LONDON: We all acknowledge Bram Stoker's 'Dracula' as a work of fiction but recent findings tend to point to the existence of this spooky creature.
In one such discovery, a skeleton dating from 550-700 AD has been uncovered in Britain with metal spikes pierced through its shoulders, heart and ankles.
The skeleton was found buried in the ancient minster town of Southwell, Nottinghamshire, the Daily Mail reported.
It is believed to be a 'deviant burial', where people considered the 'dangerous dead', such as vampires, were interred to prevent them rising from their graves to plague the living.
Only a handful of such burials have been unearthed in the UK.
The skeleton was found by archaeologist Charles Daniels during the original investigation of the site in Church Street in the town, which revealed Roman remains.
Matthew Beresford, of Southwell Archaeology, details the discovery in a report.
Beresford said when Daniels found the skeleton he jokingly checked for fangs.
"The classic portrayal of the dangerous dead (more commonly known today as a vampire) is an undead corpse arising from the grave and all the accounts from this period reflect this," the paper quoted Beresford as saying in his report.

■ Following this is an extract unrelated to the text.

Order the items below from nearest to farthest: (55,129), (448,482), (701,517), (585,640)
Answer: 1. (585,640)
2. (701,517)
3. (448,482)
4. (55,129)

"Throughout the Anglo-Saxon period the punishment of being buried in water-logged ground, face down, decapitated, staked or otherwise was reserved for thieves, murderers or traitors or later for those deviants who did not conform to societies rules: adulterers, disrupters of the peace, the unpious or oath breaker.
"Which of these the Southwell deviant was we will never know," he stated.
Beresford believes the remains may still be buried on the site where they originally lay because Daniels was unable to remove the body from the ground.
John Lock, chairman of Southwell Archaeology, said the body was one of a handful of such burials to be found in the UK.
"A lot of people are interested in it but quite where it takes us I don't know because this was found in the 1950s and now we don't know where the remains are," he said.
Vampire skeleton unearthed in Bulgaria too
Archaeologists, excavating a monastery near the Black Sea city of Sozopol, discovered the skeletons which were buried in a pagan ritual that they said was aimed at keeping the men from turning into vampires.
700-year-old remains of two men stabbed through the chest with iron rods were unearthed in Black Sea city of Sozopol.
"This was a pagan belief widespread in the Bulgarian lands in the 12th to 14th centuries. People were very superstitious then," National History Museum head Bozhidar Dimitrov said.
"Throughout the country we have found over 100 such 'vampire' burials of mainly noblemen from the Middle Ages who were branded bloodsucking immortals."